Monday, April 16, 2012

Day 17: More From Home

I think it was the time when all we had to eat was Krusteaz Just Add Water Cookie Mix that we were intoduced to Addy, the American Girl born to slaves in the south. We read of her adventures all day long between cookies for breakfast, lunch, and dinner. Our adventure was quite different: to survive on cookies until pay day. We did survive. And we read the book in one day. I was going to return it the next, but Addy was now part of our story. And wasn't she always?

Grandma bought you ballet lessons on the hill. Those skinny blonde girls didn't like your kinky red hair and terra cotta skin. They didn't like that you were good and impressed the teacher. (As I recall, the teacher didn't like it either.)But you were good, and you were pretty, and you didn't stop smiling and neither did I. That was about the time we ate cookies until pay day. That was the time of my life.

Sunday, April 15, 2012

Day 16: Who Are You After the Guests Have Gone Home?

"Who are you after the guests have gone home?" SARK, from Succulent, Wild Woman

I would like to host an interview party. Serve dinner, read poems, then during dessert play back the interviews taken during appetizers.
I want to know why the priest came here from Poland. I want to know why the man kept playing baseball games no one ever came to see. I want to know why you broke up with your last love. I want someone to ask me how old I was when they started worrying about my head getting too big, and when I first did that dirty word, shut up. How old were you when you shut up? And when you opened again, did you cry? What do you do when the guests have gone home? Clean up? Sit back? Drink? Eat the rest of the cake? Maybe this is the question I will ask you, and we will all sit around and hear the answers together. I will call this project "Interviewing Angels". We would recognize each other and applaud at the end.

Day 15: The Little Roll Top Desk

I would stare into the gap between the desk and my bed. Sometimes that was how I got to sleep. Sometimes I woke up there, contorted, fallen in. It was small and brown, and I had my own drawer, which made a chalky sound when I opened it, and the top would screetch like bad brakes. tuff got crammed in there.

I don't remember if there was a chair. There isn't anymore. The chair has died.

The desk had a smell, too, like pennies and broken pencils with no leds.

Maybe they got rid of the chair so I wouldn't bump my head when I fell out of bed.

They loved me. The desk heard the prayers we recited every night. It watched as he kissed us and she sorted laundry.

What did she sit on when she sorted laundry?

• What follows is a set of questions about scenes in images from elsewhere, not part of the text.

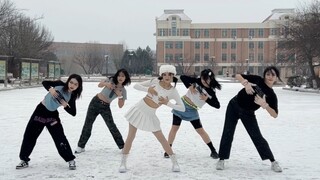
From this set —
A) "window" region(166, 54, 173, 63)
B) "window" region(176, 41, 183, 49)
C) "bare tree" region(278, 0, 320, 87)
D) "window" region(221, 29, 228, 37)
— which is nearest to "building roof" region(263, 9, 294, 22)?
"window" region(221, 29, 228, 37)

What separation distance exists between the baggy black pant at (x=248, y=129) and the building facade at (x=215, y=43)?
78.2 meters

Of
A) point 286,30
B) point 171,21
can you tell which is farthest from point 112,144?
point 171,21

Laundry was often found jammed under the rolled top. A sock, my plans, another sock. I had lots of plans, all of them homes. The desk is the last piece of furniture left from the old house.

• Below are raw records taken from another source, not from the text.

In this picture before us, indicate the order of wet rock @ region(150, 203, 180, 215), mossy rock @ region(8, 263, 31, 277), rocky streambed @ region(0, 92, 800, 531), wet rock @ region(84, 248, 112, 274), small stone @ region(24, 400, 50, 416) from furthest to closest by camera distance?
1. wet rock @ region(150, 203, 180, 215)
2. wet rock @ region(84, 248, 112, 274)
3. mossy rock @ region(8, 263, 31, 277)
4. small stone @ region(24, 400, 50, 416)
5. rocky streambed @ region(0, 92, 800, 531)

No chair has made it as far.

It sits in the hall which leads to empty rooms. It is too small for anywhere else. Fifteen yeras ago, I needed a pencil. I opened my drawer, and there was no sound, no smell, no pencil. Just a roll of wallpaper border, ugly stuff. I wonder if they have been looking for it. I never opened that drawer again. I don't think anyone has. Mostly I don't think about that little desk, but I am tonight. I still have plans. They still keep me up at night. I still fall into cracks.

Saturday, April 14, 2012

Day 14: A Poem Unread

Is there anybody out there?
If you can hear me, save me. The wind's howling is drowning my own.
Each letter stamps onto the page, growing into
terrible
familiar silence.
There are no boats out tonight, therefore no vowels to hang on to as the
tongue clicks
at jagged consonants with
embarrassment
and then boredom, and then
shame.
Is there anybody out there?
If so, leave me, but wave, please wave, as you go by.

Friday, April 13, 2012

Day 13: Emergency Haiku For When I Have Nothing

the well, it is dry
though I appear with my pail
faithfully, each day

Thursday, April 12, 2012

Day 12: ego

how swiftly the moon
sheds her full figured beauty
it is the same with me

Wednesday, April 11, 2012

Day 11: Untitled

Hope, he said it was a negative thing, that once transcended is only a bit of poison in the mind.
And I believed him, and still do, but I have not been so transformed; I have not so much risen from its need.
I need.
Meanwhile the moon, falling from roundedness, disappears and reappears behind the purple cloud. The sun will do as much today, I'm sure, since rain sang me to sleep all night, and there is a promise of more, and wind races around the rising morning.
Hope, it, too, rises and falls.
I look out at the purple cloud. Beacuse I have seen, I know the moon will come again, and that is knowing.
And I have seen and therefore know God, who stirs the clouds and wind, can hold up the sky while holding me safe. The man locked in an asylum for praying too loud is also safe. Somehow. Meanwhile the moon is still hanging outside the window, shyly winking, round and white, and the purple cloud is moving faster and I think away, leaving tiny holes from where her skin appears and reappears over and over like a tumbling of prayers from a hopeful mouth. Let that mouth always be mine.